Aber ich denke wir lernen in diesen Passionstagen auch, uns nicht davon abhängig zu machen, dass uns jemand sagt, ob wir nun gerade verzweifeln oder jubeln sollen. Heut hüh, morgen hott. Wer sich auf dieses Spiel einlässt, wird schnell verschlissen zwischen der Furcht vor steigenden Infektionszahlen und der Aussicht auf die vielleicht rettende Impfung.
Nein für all das, was uns gerade emotional hin und herreißen mag, braucht es einen Rahmen, eine Deutung und ja, ein Bild. Genau das will uns die Rede Jesu vom Saatkorn geben, das stirbt und lebt, das sich hergibt, verwandelt und zu einer neuen Gestalt gelangt.
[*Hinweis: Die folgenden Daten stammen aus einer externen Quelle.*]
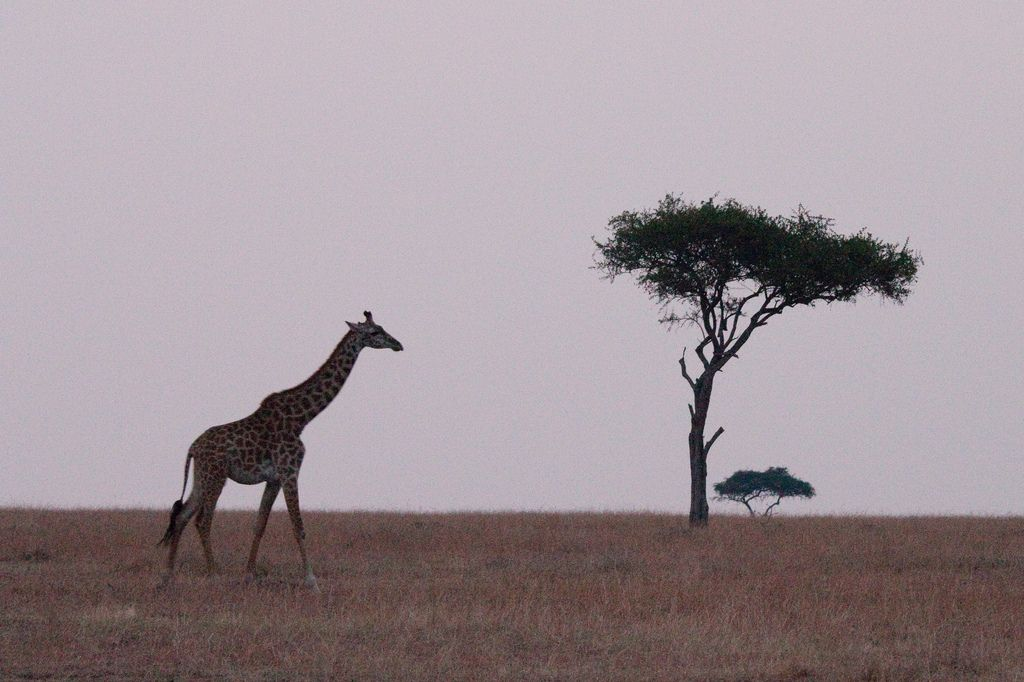 kenya safari23 Masai Mara Camping Safari in Kenya
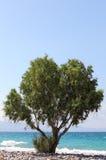 海岸偏僻的结构树 免版税库存图片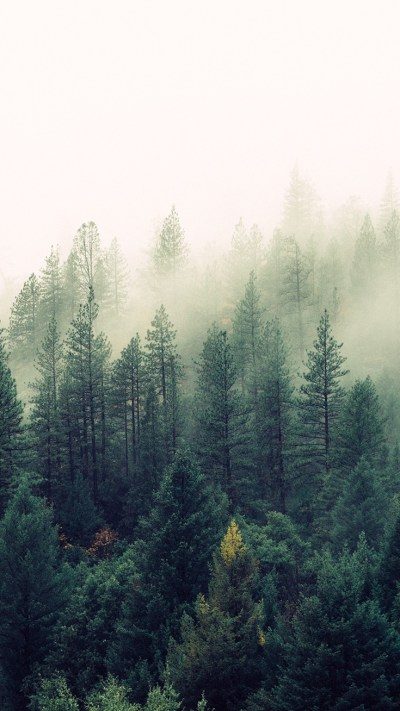 Nature-Mist-Forests-Trees-iPhone-Wallpaper - iPhone Wallpapers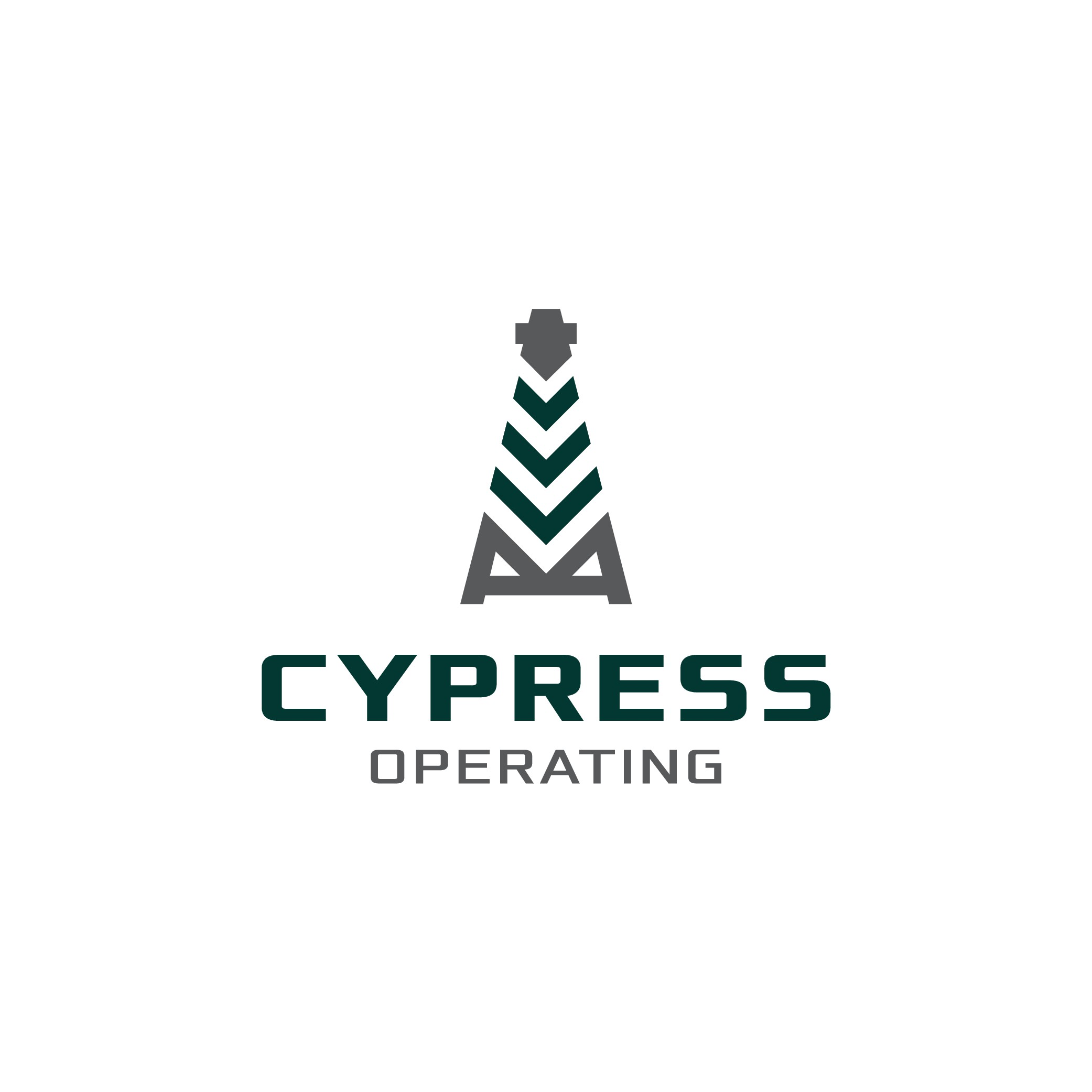 Engineering firm needs an updated logo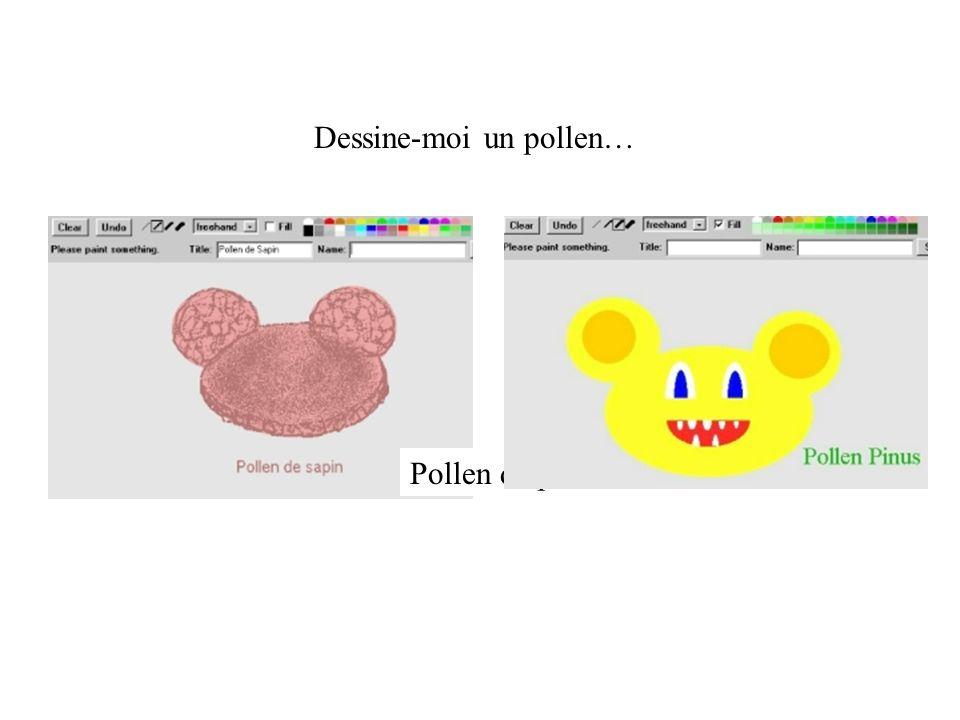 Dessine-moi un pollen… Pollen de pin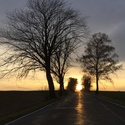 Cesta svetla
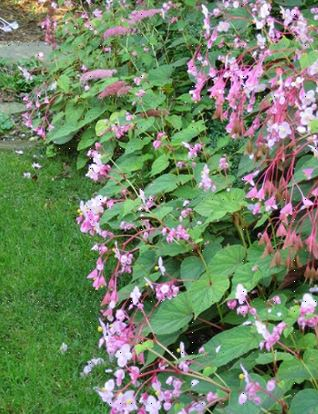 begonia grandis evansiana grown en masse in the shady part of the garden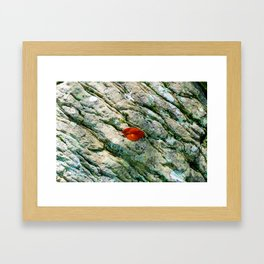 Rebellious Red Leaf Framed Art Print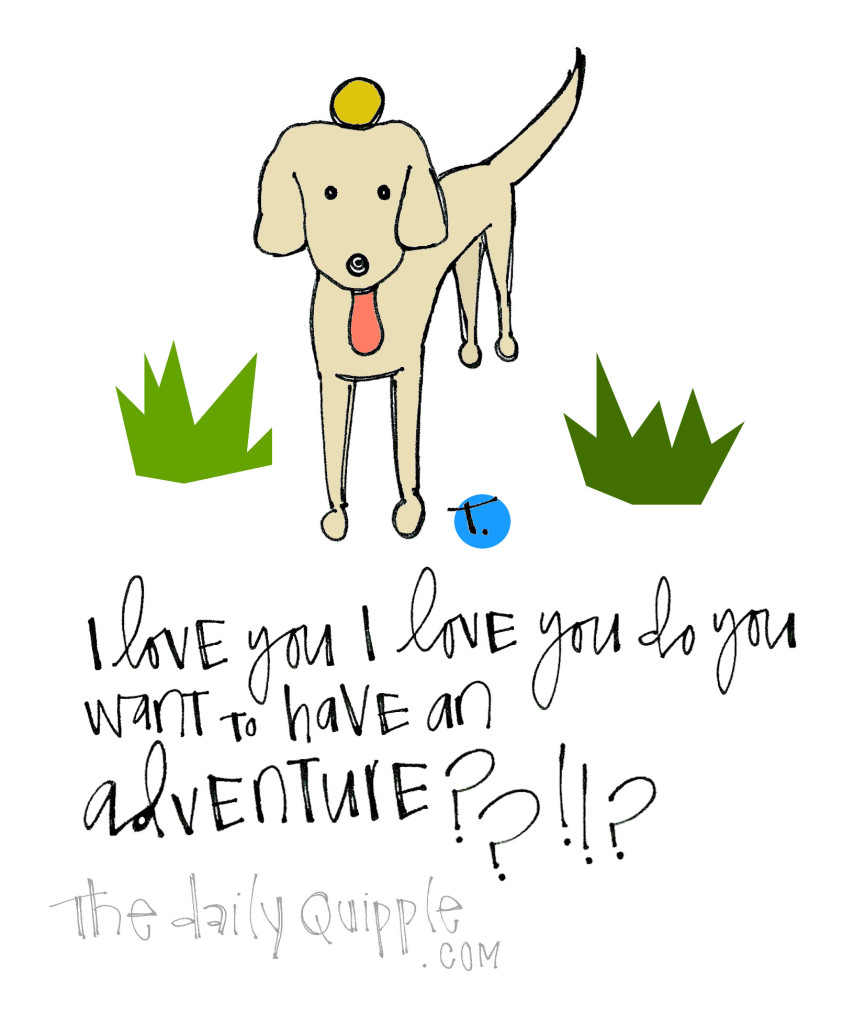 I love you I love you do you want to have an adventure??!!?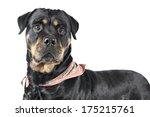 rottweiler dog on white... | Shutterstock . vector #175215761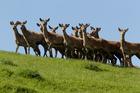 An American restaurant has paid a dear price for hocking off Kiwi deer meat as Alaskan reindeer. File photo / Warren Buckland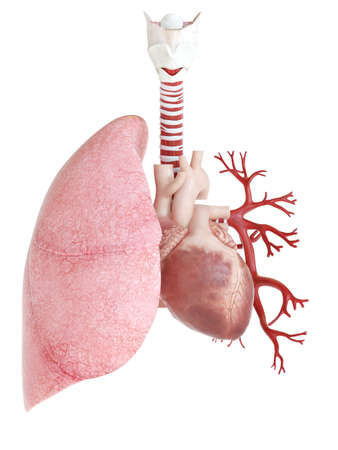 medically accurate 3d rendering of the lung and heart Zdjęcie Seryjne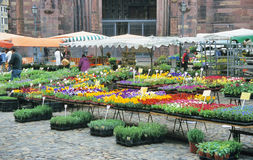 Flower Market. The weekly flower market in Freiburg, Germany Stock Images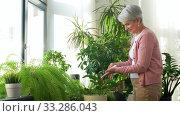 Купить «happy senior woman cleaning houseplant», видеоролик № 33286043, снято 19 января 2020 г. (c) Syda Productions / Фотобанк Лори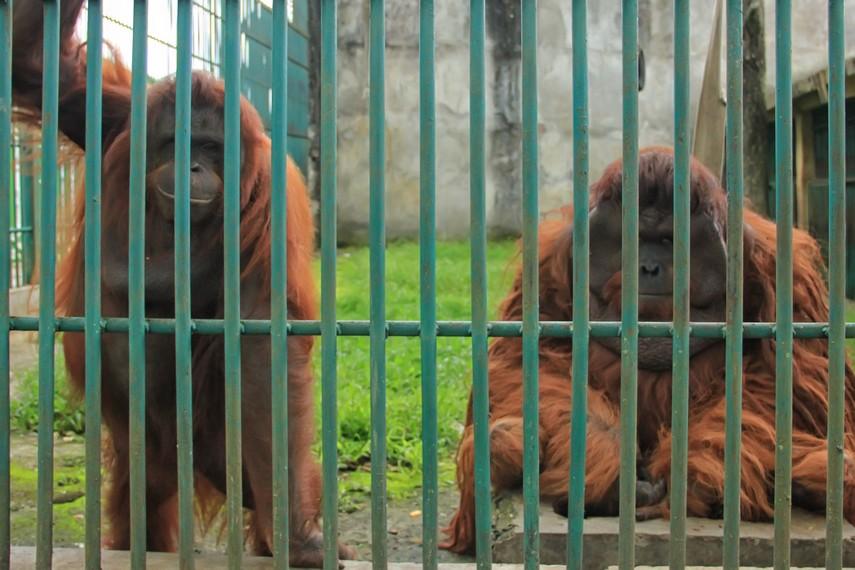 Orang utan menjadi salah satu koleksi yang dimiliki Taman Margasatwa dan Budaya Kinantan Sumatera Barat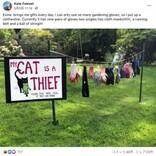 「うちの猫は泥棒です」盗み癖にウンザリの飼い主、看板を立てて近所に告知(米)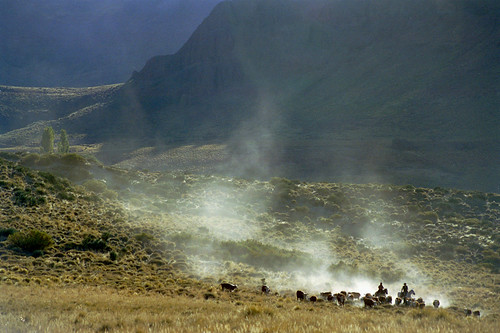 The Cuevas Arreo (Cattle Drive) Arrives.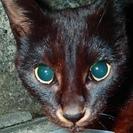 里親審査なし!メス・避妊済・検査済 珍しい黒&赤茶ネコ のろ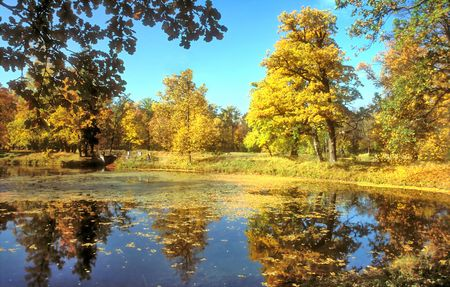 Autumn pond in the park with reflection of trees Stock Photo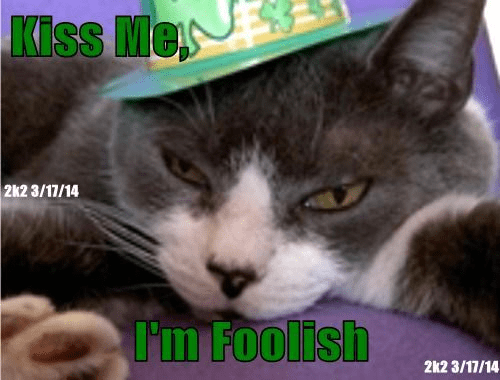 A Hapity St. Patrick's Day to Cheez Frenz Ebrywhere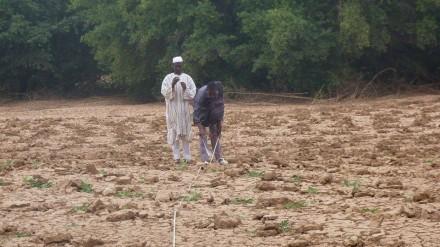 Plantation au village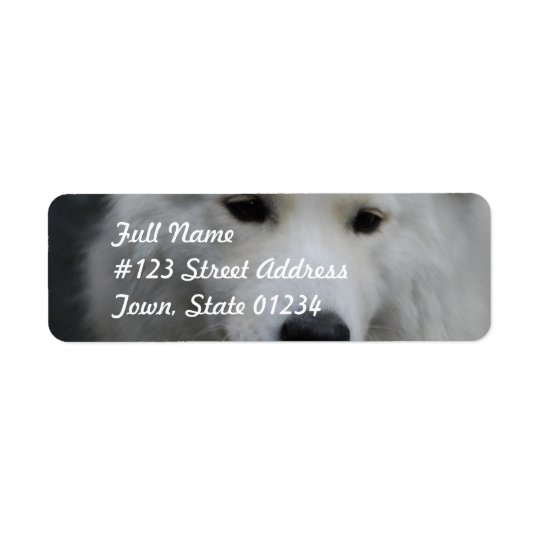 Cute Samoyed Mailing Labels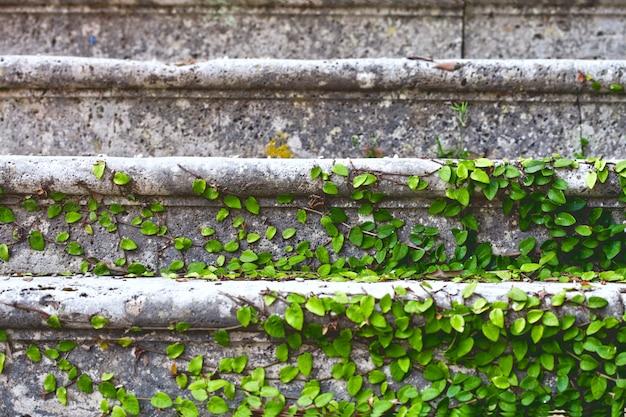 Viejas escaleras en el parque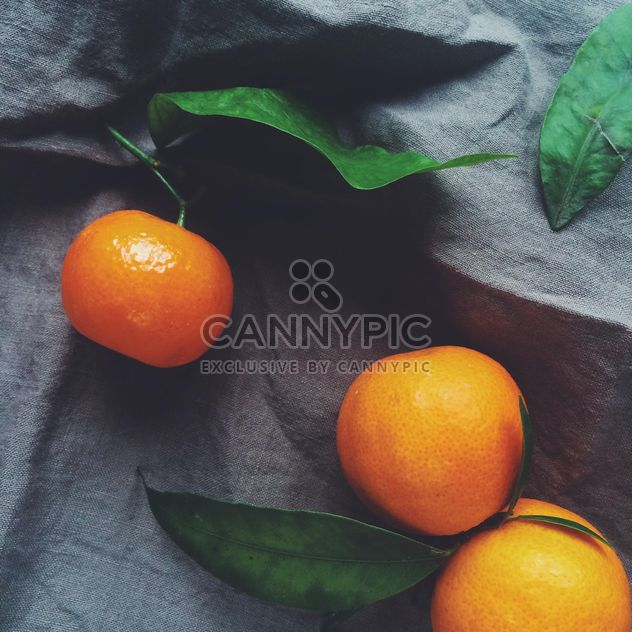 tangerine and green leaves on a blue background - бесплатный image #329213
Jesus sagt von sich, dass er in diesem bildhaften Geschehen „verherrlicht“ wird. „Verherrlichung“ ist ein altes Wort unserer Bibelübersetzungen, das vermutlich kaum jemand auf der Straße noch verstehen wird. Etwas wörtlicher aus dem Griechischen übersetzt, heißt es „einen Glanz bekommen“ – wie durch eine Vergoldung, die zu strahlen beginnt. Wenn aber dieses Bild vom Leben, Sterben und Auferstehen des Saatkorns nicht nur Jesus vorbehalten ist, sondern eben auch für uns gilt, dann dürfen auch wir daran glauben, dass dieser Glanz auf unser Leben abfärbt und es strahlen lässt. Das mag sich nicht immer so anfühlen. Und das mögen andere auch nicht immer in uns erkennen. Aber dieser Glanz ist da, und ihn zu entdecken, könnte ein wohltuende Glaubensübung sein – gerade in der Passionszeit, gerade am Sonntag Lätare. Freut euch!
Und der Friede Gottes, der höher ist als all unsere Vernunft, bewahre unsere Herzen und Sinne in Christus Jesus. Amen.